At around 10 a.m., we arrived at a slablike brick office building with a mediocre burger joint on its ground floor. We took a shaky elevator up to the fifth floor, where we were greeted by a view of Quincy’s church steeples and colonial brick.
The Institute comprises a large central room with a few closed doors at the margins. The open space has the unresolved quality of a “Where’s Waldo?” picture. Several ceiling panels are missing. What appear to be small camera lenses are glued to every surface in the area, including on a snowglobe containing the Buddha. “Shhhhh…. Live Guinea Pig Class In Progress,” declare several homemade signs. I see no trace of any guinea pigs.
At the entrance, next to a wooden folding screen, stands a massive yellow M & M character. It’s holding a large tray above its head, filled with smaller statues of M & Ms. In fact, the room is filled with M & M paraphernalia. Paper cups lie throughout the room, filled with M & Ms. One smaller red M & M is dressed like Elvis Presley.
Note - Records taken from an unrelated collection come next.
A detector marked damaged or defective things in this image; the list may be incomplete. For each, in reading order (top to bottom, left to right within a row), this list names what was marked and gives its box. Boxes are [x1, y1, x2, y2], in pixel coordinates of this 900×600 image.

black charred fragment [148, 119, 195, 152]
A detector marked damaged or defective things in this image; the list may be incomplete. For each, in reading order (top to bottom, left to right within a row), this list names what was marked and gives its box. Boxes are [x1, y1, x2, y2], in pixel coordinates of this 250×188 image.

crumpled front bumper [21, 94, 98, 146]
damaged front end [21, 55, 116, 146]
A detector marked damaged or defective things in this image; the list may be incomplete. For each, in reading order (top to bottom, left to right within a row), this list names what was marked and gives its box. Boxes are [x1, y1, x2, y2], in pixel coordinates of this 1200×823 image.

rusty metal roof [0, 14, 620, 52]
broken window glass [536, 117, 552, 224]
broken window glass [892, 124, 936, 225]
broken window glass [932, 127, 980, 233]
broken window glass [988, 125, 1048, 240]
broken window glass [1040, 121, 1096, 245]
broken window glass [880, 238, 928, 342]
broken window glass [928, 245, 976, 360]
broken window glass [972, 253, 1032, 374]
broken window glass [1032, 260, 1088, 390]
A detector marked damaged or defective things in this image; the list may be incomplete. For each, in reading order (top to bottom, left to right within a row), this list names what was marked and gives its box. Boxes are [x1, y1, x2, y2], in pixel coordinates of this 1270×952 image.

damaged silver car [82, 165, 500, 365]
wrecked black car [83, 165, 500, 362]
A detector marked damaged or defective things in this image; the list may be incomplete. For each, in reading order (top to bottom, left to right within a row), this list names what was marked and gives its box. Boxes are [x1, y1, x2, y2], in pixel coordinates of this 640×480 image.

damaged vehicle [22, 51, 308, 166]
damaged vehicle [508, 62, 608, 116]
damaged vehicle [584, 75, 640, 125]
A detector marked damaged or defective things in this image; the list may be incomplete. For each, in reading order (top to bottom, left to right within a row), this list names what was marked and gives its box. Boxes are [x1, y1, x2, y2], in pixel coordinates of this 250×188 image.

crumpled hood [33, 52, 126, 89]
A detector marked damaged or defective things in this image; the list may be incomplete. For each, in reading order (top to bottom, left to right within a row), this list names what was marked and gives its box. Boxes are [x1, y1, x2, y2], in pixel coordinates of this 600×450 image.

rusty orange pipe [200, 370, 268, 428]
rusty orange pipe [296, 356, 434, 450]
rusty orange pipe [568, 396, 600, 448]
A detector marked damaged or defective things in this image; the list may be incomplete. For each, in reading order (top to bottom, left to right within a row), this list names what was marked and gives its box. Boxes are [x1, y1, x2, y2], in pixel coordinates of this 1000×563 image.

An M&M; statue greets visitors by the door of the Oriental Culture Institute. KRYSTAL K. PHU
Between the unseen-but-oft-alluded-to guinea pigs and the truly unfathomable volume of M & Ms, Lavallee warmed up for the tai chi lesson. As he made the signature smooth, slow movements of the practice, I sat in a leather chair off to the side to wait for Lee. A tall man walked over to me from the qigong lecture on the other end of the room. He wordlessly handed me a large oyster shell with a camera lens and five magnets glued to the swirling mother-of-pearl inside. He motioned for me to put it on my stomach and also placed a heavy board laden with magnets under my foot. Then he walked away. I sat like this for several minutes before I quietly placed the objects back on the table.
Lee arrived 30 minutes late, but nonetheless walked in with an assured air that informed us we were, in fact, early. Yet there wasn’t a drop of arrogance in him. He is like a force of nature in that way—the rain falls when it falls and Lee arrives when he arrives. He moves through the world unlike anyone I have ever met. I would later learn Lee describes most major events in his life as a result of being in “the right place at the right time.”
Lee has no agenda, though he does have things he would like to teach. He apologized to us for the delay, his voice never rising above a whisper.